### TEXT FOR ANALYSIS ###
What You See Is What You See

27 What you see is what you see. I would like to emphasize two aspects of this sensuous empiricism. The first aspect is embedded in this fourth really smart thing Jean Genet said regarding the ontological priority of violence:
28 Every fedayee felt free ranging over this area [the Ajloun hills] on foot or by car, never letting go of the surface. It was the surface that concerned us, and we learned its contours as we moved over them. Each fedayee's horizon was taught him by his eyes and feet. He had only to look in front of him to see where he was going, and behind him to see where he'd come from. (Genet 1992, 105)
29 This first seeing, this nearly empirical seeing, is first of all a practical and interested intuition of what is given; given not a priori or as essential possibility, but given in and as its utter contingency. What is seen in practical or interested intuition is not a landscape, but hiding places, escape routes, obstacles and possibilities. It is not simply that seeing all of this is contingent, but that seeing itself belongs to contingency itself, seeing is of contingency; this is the seeing of the glimpse rather than the gaze, illumination as fulguration rather than enlightenment. Calculation there is, but it is paradoxically an instantaneous calculation, or what is too easily termed »instinctive« calculation, a canine or feline calculation. Seeing here is not the path to transcendence; on the contrary, it is a kind of haptic seeing, where seeing becomes touch. This haptic seeing is first of all, as Genet says, a matter of surfaces – and nothing but surfaces, surfaces that are not shells that surround and protect any substantiality, but surfaces that constitute what Deleuze and Guattari called »smooth space,« a space that is not the emptiness of a plane, field, or volume, but the infinite empirical congestion of contingent being (Deleuze/Guattari 1987, 474-500; see also Ricco 2002). This is the seeing required by guerrilla warfare, as Genet says, of »that ›little war‹ in which you had to find allies in fog, damp and the height of rivers, in the rainy season, the long grass, the owl's cry, and the phases of the sun and moon« (Genet 1992, 108).
»When so many things are there to be seen, just seen, there are no words to describe them.«

Jean Genet
(1992, 55)
30 Thus, this guerrilla seeing belongs to the situation or opportunity; it is essentially and thoroughly opportunistic, as Massimo De Carolis has said (1996, 37-51); that is, what is seen determines the fact of seeing; haptic seeing, guerrilla seeing, is neither an instinct nor a faculty, but an accident, an opportunity. It is, as it were, a phenomenology without the essential reflection that makes phenomenology what it presumptively is. That is, it is a situating of oneself without a cartographic or perspectival reflection, because haptic, guerrilla seeing exceeds, essentially and at every point, every possible cartography or perspectivism. And therefore is something other, something more, than the reflective subjectivity of every transcendental cartography. Haptic, guerrilla seeing never puts things in perspective. It is the very experience of non-transcendence, of non-neutrality.
### DATA EXTRACTS ###
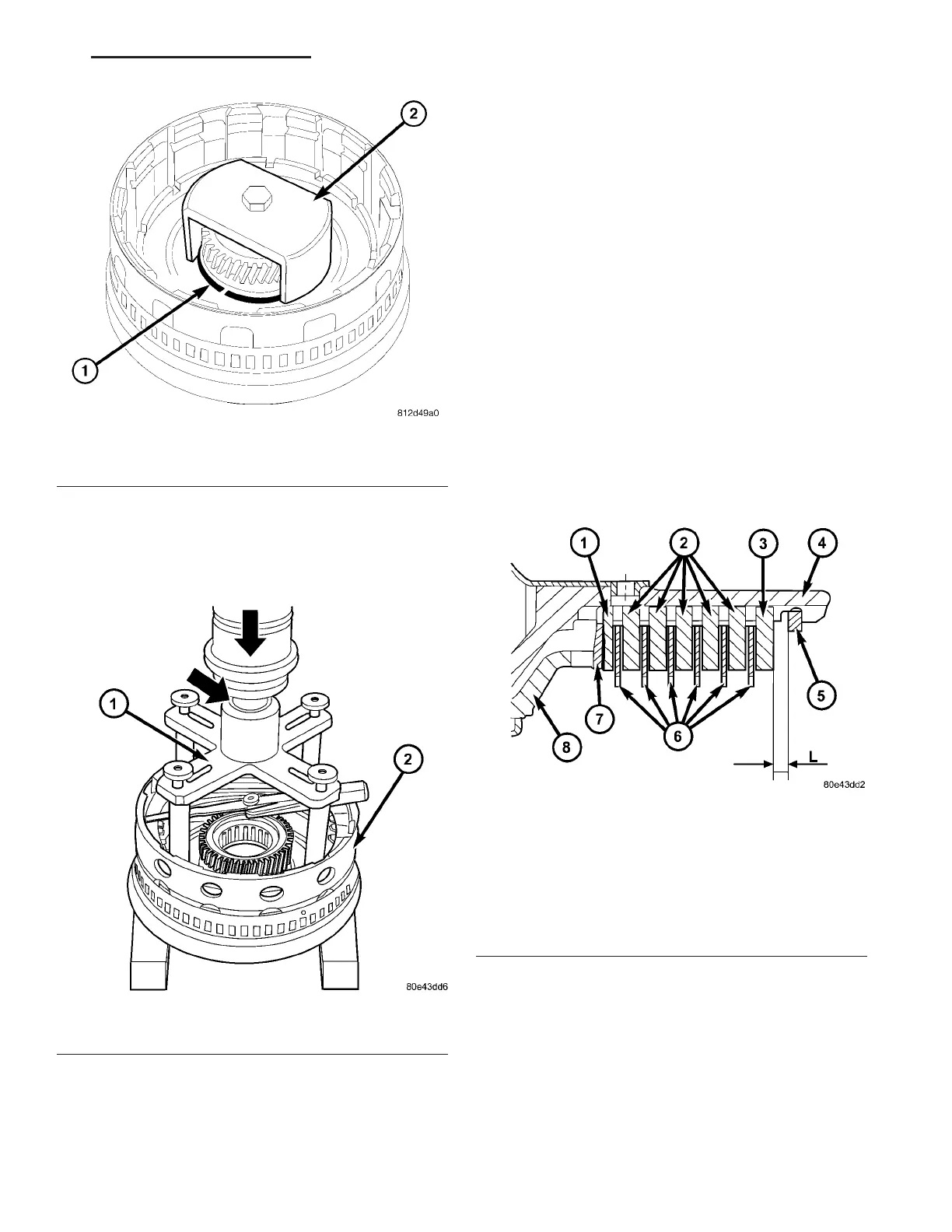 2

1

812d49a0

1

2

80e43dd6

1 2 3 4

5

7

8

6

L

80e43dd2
###
### DATA EXTRACTS ###
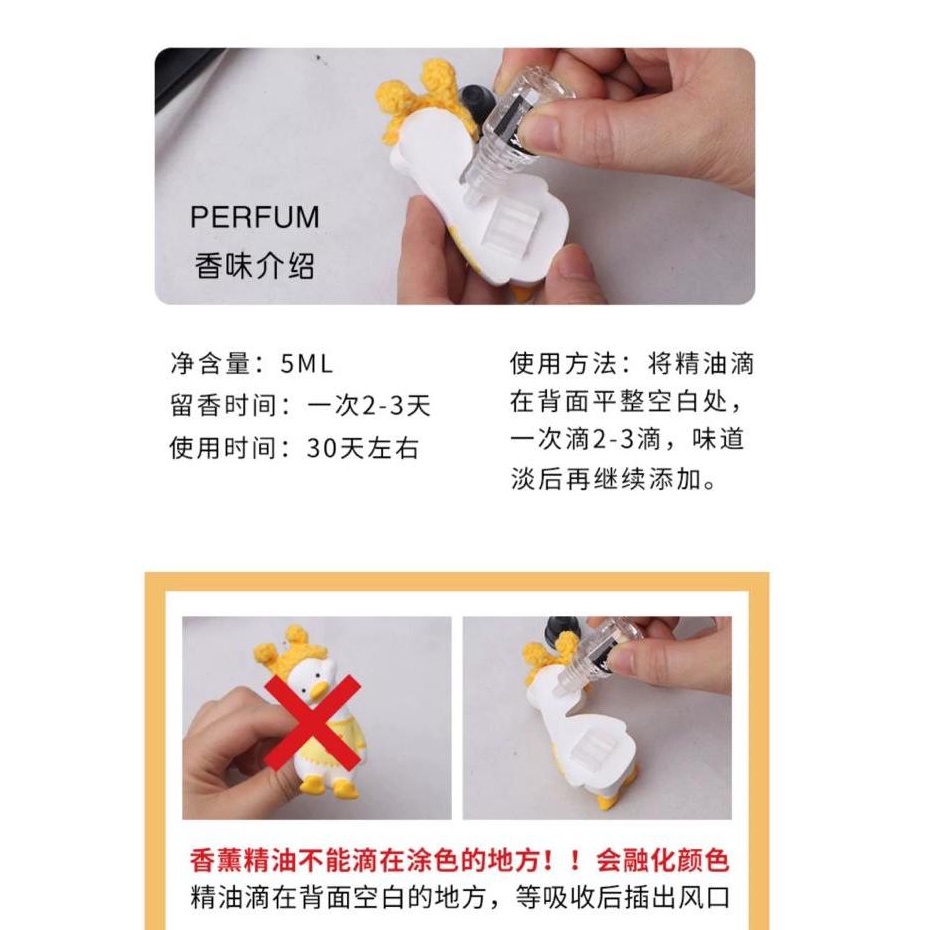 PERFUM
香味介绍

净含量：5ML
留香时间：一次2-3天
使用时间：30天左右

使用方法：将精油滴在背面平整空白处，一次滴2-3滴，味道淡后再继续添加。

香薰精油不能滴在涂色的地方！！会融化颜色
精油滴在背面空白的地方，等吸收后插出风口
###
PROBLEMS TO SOLVE »
#1 In the text on guerrilla seeing, what name did Deleuze and Guattari give to the space that surfaces constitute?
#2 According to the text on guerrilla seeing, what does practical or interested intuition see in place of a landscape? List each one.
The rows above are material apart from the text on guerrilla seeing.

ANSWERS TO THIS EXERCISE »
#1 Smooth space.

#2 Hiding places, escape routes, obstacles, and possibilities.